Pages

Sunday, October 14, 2007

Fall Bees

In the fall, the job of beekeeper is done. The faint yellowing of leaves was the first harbinger of fall, and now the blackening of basil and tomato leaves no longer allows our denial that another lush and bountiful summer is drawing to a close. We see the nectar hunting bees with less and less choice in their final search for winter stores.

But for those wanting to get into beekeeping, fall is the beginning of the cycle - time to get ready, design and figure out your future beeyard, perhaps even start planting pollination hedges or gardens to offer some easy snack for your furry tribe; get into the network of local beekeepers and line up your hive purchase. In our cold climate, the bees need to arrive around mid to late March, when the season begins with pollen harvest from elm, Russian Olive and Tamarisk.

I don't keep bees, although knowing how beneficial they are to ecosystems in general it’s difficult to imagine a permaculture food forest, backyard or homestead without them. But I am lucky, I have friends that keep bees on each side of our farm, and they trade honey with me for goat's milk and cheese. I like this trade agreement, and keep planting pollinators' hedges and gardens where "their" bees come to harvest nectar. I like the fact that my role is more focused on building an ecosystem for bees and other pollinators, rather then on keeping them.
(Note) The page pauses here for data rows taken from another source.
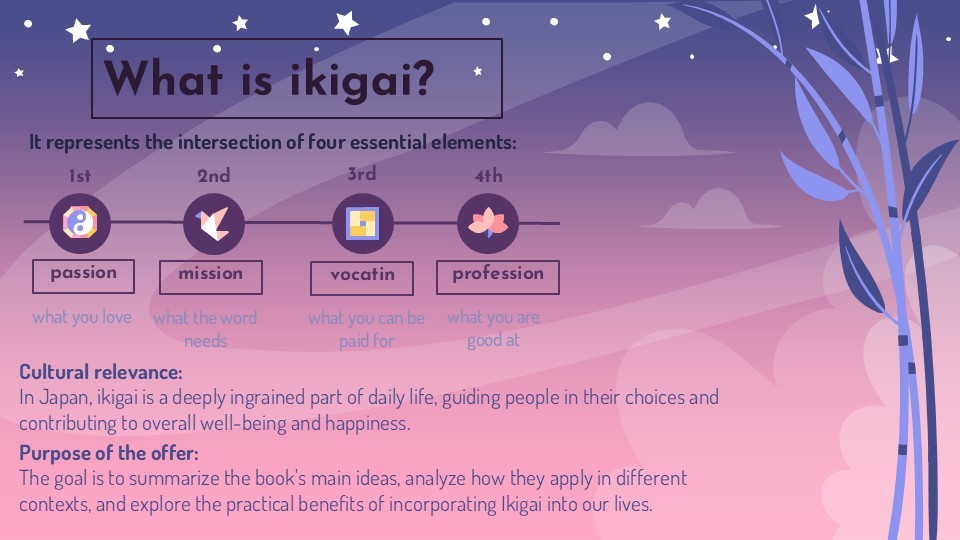 What is ikigai?

It represents the intersection of four essential elements:

1st
passion
what you love

2nd
mission
what the word needs

3rd
vocatin
what you can be paid for

4th
profession
what you are good at

Cultural relevance:
In Japan, ikigai is a deeply ingrained part of daily life, guiding people in their choices and contributing to overall well-being and happiness.

Purpose of the offer:
The goal is to summarize the book's main ideas, analyze how they apply in different contexts, and explore the practical benefits of incorporating Ikigai into our lives.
You can see some of my plant lists for bees and beneficial insects & pollinators here: http://www.permaculture.org/nm/index.php/site/At-Home/.
I also organize beekeeping classes and workshops http://www.permaculture.org/nm/index.php/site/Beekeeping/ which attract people nationwide, since our focus is on less known and more ecologically sound Topbar Beekeeping.

No matter where you are, beekeeping is a great way to get in touch with the spirit of place, akin to farming and vineyard keeping, but significantly less labor intensive.